CRPA(R) Prep, May 2023

Why the CRPA Community and Its Available Resources Are the Best Part of Membership

 

Here is a story of a bright-eyed, bushy tailed RSO who walks into a new place.

The place resounds with the tic-tic-tic of many detectors, stoically on the lookout for those rogue nano particles carrying tens of millicuries each, or should I say hundreds of megabecquerels. Otherwise, undetectable sneaky little droplets waiting to take advantage of the first air principles of aseptic techniques to make their way into places unwanted. While hundreds of small pads reeking of alcohol get rubbed fervently across a large number of surfaces only to be shoved into little tubes and send flashes of light into crystals that live in the darkness, surrounded by layers of lead to help keep them quiet. One, then another, and another, and another, in quick succession to the dance of the 500-a-day packages longing to get away.

Speed, but with precision, gets them properly out on time and ready for the road ahead—shipping papers and logbook in hand, with much more than a 5-points check prior to departure. 24,536 km per day and, did you know that, in the province of Québec, if your company’s delivery vehicles need to be placarded on occasion due to that pesky yellow 3 (even only 1% of the time), it magically turns your fleet of small cars, vans, or SUVs into 4,500 kg eighteen-wheelers?

What’s inside, you ask? A mix of old faves and new discoveries that make their way out in hopes of becoming popular. But every one of them falls under the spell of the 227 standard operating procedures with 25% in constant revision, et aussi en traduction!

Variety is the spice of life—for every test and camera, there is something to be prepared. Whether milking a prolific herd of more than two dozen or accelerating some particles to 20% of the speed of light, there will be plenty for cooking. However, as much as the kitchen fills with goods, so does the garbage can.

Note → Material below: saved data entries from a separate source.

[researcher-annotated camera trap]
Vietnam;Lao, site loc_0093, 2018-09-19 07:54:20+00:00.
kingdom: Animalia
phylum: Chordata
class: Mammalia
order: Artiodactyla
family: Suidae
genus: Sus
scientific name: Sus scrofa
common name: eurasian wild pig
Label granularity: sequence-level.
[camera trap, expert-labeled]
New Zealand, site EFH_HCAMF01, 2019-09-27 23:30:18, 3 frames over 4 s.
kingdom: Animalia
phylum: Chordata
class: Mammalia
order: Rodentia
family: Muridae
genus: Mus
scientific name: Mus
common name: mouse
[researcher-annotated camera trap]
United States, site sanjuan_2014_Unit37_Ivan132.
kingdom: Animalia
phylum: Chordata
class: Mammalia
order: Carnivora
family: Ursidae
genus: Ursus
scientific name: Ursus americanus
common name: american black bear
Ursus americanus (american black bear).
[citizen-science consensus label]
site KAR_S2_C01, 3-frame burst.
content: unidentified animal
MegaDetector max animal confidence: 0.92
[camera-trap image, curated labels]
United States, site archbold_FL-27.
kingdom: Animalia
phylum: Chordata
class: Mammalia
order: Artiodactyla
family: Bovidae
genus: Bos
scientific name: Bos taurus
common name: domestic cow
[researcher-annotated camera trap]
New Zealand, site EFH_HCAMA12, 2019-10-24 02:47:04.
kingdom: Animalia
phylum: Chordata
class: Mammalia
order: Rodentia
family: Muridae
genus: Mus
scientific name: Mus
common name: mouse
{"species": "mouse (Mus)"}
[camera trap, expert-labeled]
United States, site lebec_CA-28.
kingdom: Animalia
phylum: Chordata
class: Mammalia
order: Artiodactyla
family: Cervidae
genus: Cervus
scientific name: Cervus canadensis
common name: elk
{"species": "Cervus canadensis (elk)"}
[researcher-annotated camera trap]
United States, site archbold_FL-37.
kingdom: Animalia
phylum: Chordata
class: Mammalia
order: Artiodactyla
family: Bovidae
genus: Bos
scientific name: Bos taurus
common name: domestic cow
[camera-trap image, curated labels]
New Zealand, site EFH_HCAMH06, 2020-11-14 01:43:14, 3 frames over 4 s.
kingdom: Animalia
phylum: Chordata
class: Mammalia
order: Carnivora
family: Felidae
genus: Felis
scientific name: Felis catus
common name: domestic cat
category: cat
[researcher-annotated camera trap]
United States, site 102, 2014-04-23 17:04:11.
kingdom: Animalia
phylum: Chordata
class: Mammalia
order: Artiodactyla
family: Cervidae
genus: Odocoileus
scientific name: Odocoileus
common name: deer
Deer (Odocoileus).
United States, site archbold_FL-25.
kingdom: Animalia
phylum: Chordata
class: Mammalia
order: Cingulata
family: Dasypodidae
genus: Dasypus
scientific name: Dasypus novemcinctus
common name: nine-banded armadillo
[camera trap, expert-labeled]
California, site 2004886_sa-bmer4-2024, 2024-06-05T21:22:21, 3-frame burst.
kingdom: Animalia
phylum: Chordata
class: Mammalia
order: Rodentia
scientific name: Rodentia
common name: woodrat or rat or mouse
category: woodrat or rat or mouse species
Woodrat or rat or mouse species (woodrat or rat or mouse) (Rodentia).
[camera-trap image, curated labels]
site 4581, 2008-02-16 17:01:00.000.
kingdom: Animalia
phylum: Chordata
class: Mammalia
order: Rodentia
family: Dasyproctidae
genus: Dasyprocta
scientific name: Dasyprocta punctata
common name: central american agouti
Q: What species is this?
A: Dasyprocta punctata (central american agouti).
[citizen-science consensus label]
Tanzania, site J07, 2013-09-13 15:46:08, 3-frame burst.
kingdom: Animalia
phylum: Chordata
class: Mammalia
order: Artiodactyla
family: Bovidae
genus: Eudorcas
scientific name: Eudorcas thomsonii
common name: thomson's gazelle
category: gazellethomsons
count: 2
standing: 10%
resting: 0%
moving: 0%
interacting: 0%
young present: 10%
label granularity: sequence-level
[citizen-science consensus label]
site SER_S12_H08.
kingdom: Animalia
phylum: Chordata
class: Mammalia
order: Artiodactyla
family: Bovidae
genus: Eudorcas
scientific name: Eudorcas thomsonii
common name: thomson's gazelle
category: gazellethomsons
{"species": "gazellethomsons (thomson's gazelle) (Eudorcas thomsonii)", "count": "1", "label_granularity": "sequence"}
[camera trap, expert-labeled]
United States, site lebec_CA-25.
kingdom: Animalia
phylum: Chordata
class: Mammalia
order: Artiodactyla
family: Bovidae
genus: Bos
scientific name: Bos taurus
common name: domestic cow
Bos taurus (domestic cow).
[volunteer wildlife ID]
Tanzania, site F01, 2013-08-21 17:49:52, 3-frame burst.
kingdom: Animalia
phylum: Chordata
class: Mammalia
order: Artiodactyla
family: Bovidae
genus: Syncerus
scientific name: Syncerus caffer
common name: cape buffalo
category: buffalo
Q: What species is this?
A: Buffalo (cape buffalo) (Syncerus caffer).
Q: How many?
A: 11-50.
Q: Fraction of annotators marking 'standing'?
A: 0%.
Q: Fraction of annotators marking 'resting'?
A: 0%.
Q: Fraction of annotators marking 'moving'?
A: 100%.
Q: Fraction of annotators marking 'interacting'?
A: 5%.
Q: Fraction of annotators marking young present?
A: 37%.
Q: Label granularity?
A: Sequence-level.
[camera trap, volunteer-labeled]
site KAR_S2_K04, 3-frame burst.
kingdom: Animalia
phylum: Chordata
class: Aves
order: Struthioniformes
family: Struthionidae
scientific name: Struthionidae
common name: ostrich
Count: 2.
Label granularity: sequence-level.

Although many disappear quickly, some unwanted elements linger. They are not easy to handle, and despite the many programs, nobody seems to want them. The cobalt brothers are notorious, though let’s not underestimate their collaborators, Tritium and Manganese 54, when it comes to hanging around. Though volumes are small, when you’re accelerating 12 hours-per-day, week after week, month after month, year after year . . . you get the picture. Finding solutions to make less solutions and keeping volumes down is the key for now.

In a secluded and heavily monitored area with alarms lives the RSO’s best friend, I-131. Highly reactive, volatile, and often of quite unpredictable behaviour, he is kept under confinement with nuclear-grade armed guards from the Carbon KI and Triethylenediamine squads. Despite these security measures, numerous surveillance protocols are in place for thyroids, interior and exterior air.

Though often undercover with special epoxy paint that can sustain the constant assaults from strong disinfectants, and because the price of platinum just won’t seem to go down, several dozen weightlifters and pieces of equipment are singlehandedly keeping the lead producers in business.

So, when the familiar sounds of the NSCA come crashing into those of Health Canada, Transport Canada, IATA, CTQ, MTO, CATSA, MOL, and CNESST, it’s nice to be able to reach out to others for guidance. If for nothing else than to share who else is out there? Lessons learned? Best practices? Solutions that can be modified and adapted?

As they say, a burden shared is a burden halved . . . or quartered? Or three-hundredth?

 

Valerie Phelan

Valerie has been a CRPA member since 2002 and has served on many committees, on the board of directors, and as president in 2018.

She obtained her BSc in physics from Boston University in 1996 and spent the following two years at McGill University studying high energy-physics, biology, and organic chemistry before going to the University of Toronto, where she completed an MSc in occupational health and safety in 2001.

Valerie started working at the University of Toronto as a radiation safety officer in 2001, moved to University Health Network in 2003, then went back to broader environment, health, and safety at Ryerson University (now Toronto Metropolitan University) in 2008. She has been the corporate radiation safety officer at Isologic Innovative Radiopharmaceuticals since 2016.